GIVEN EXERCISE.
Reproduce the passage on the finite-sample mean deviation word for word.
[start of PASSAGE]
While it is common practice to use \(1/(n-1)\) instead of \(1/n\) in the definition of the sample variance, due to the thus obtained unbiasedness, it is not so clear which finite-sample version of the mean deviation to use. The factor \(1/(n-1)\) does generally not yield unbiasedness, but it leads to a significantly smaller bias in all our finite-sample simulations, see Sect. 4. Little appears to be known for which distributions \(d_n\) as defined above is indeed unbiased. The computation of \(E(d_n)\) requires the knowledge of the expectations of the order statistics, which are known in principle, but generally rather cumbersome to evaluate analytically. An exception is the uniform distribution, where the order statistics are known to follow a beta distribution, and it turns out that \(d_n\) is unbiased for odd \(n\), but not for even \(n\). For details, see Lemma 1 in “Appendix”. This is also in line with the simulation results reported in Table 7.
[end of PASSAGE]
[start of EXTRACTED DATA]
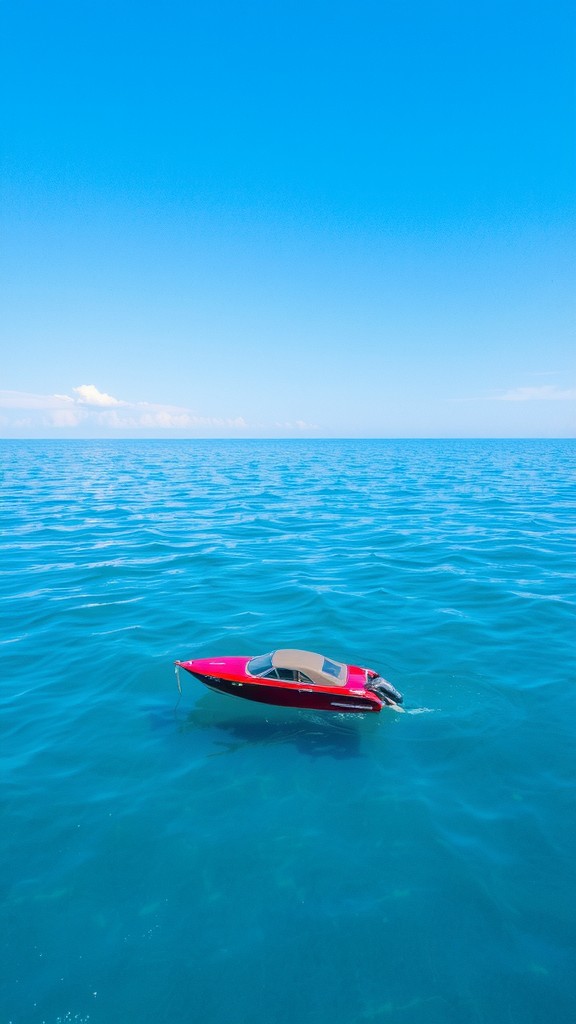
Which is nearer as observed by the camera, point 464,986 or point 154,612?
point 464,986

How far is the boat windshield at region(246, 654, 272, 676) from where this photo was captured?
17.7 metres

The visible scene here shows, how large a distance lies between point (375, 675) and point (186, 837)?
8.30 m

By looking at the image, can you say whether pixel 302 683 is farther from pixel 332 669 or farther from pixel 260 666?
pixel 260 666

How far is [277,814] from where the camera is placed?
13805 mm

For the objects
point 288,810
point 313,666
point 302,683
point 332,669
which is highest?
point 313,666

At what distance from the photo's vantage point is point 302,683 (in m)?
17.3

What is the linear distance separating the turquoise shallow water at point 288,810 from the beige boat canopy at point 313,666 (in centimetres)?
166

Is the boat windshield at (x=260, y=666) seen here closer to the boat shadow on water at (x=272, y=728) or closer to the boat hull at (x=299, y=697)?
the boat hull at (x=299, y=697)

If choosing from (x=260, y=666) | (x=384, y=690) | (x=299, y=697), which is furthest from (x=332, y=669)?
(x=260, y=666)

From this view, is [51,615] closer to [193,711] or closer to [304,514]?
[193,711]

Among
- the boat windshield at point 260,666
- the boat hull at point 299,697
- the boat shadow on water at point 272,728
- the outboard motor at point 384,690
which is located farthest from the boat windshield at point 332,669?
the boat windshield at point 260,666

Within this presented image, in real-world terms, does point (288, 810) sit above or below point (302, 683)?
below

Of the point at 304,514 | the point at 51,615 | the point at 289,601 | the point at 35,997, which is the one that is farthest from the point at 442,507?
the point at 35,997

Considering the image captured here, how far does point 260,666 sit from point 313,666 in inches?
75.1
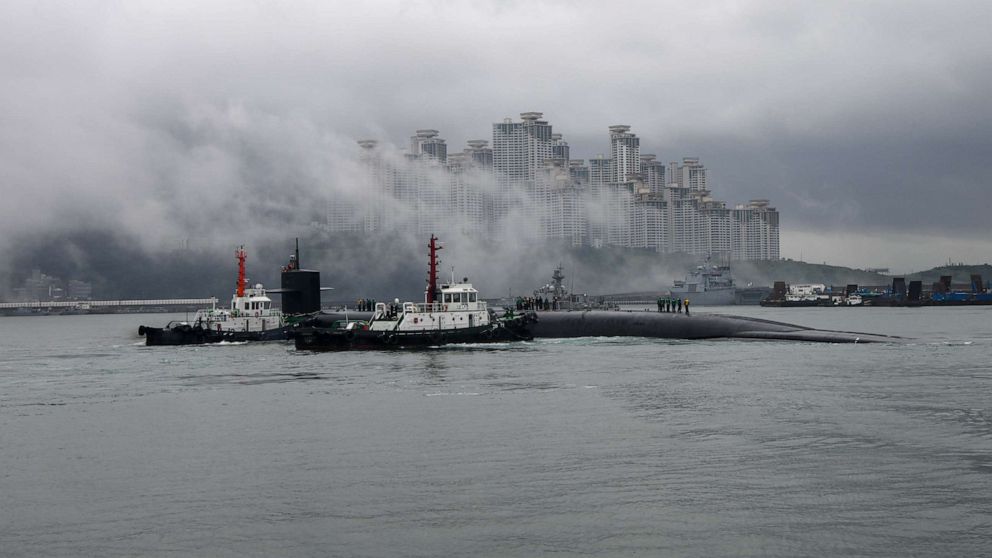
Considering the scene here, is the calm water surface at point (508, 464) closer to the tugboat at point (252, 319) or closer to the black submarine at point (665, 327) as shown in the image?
[end of EXTRACTED DATA]
ANSWER TO THIS TASK.
While it is common practice to use \(1/(n-1)\) instead of \(1/n\) in the definition of the sample variance, due to the thus obtained unbiasedness, it is not so clear which finite-sample version of the mean deviation to use. The factor \(1/(n-1)\) does generally not yield unbiasedness, but it leads to a significantly smaller bias in all our finite-sample simulations, see Sect. 4. Little appears to be known for which distributions \(d_n\) as defined above is indeed unbiased. The computation of \(E(d_n)\) requires the knowledge of the expectations of the order statistics, which are known in principle, but generally rather cumbersome to evaluate analytically. An exception is the uniform distribution, where the order statistics are known to follow a beta distribution, and it turns out that \(d_n\) is unbiased for odd \(n\), but not for even \(n\). For details, see Lemma 1 in “Appendix”. This is also in line with the simulation results reported in Table 7.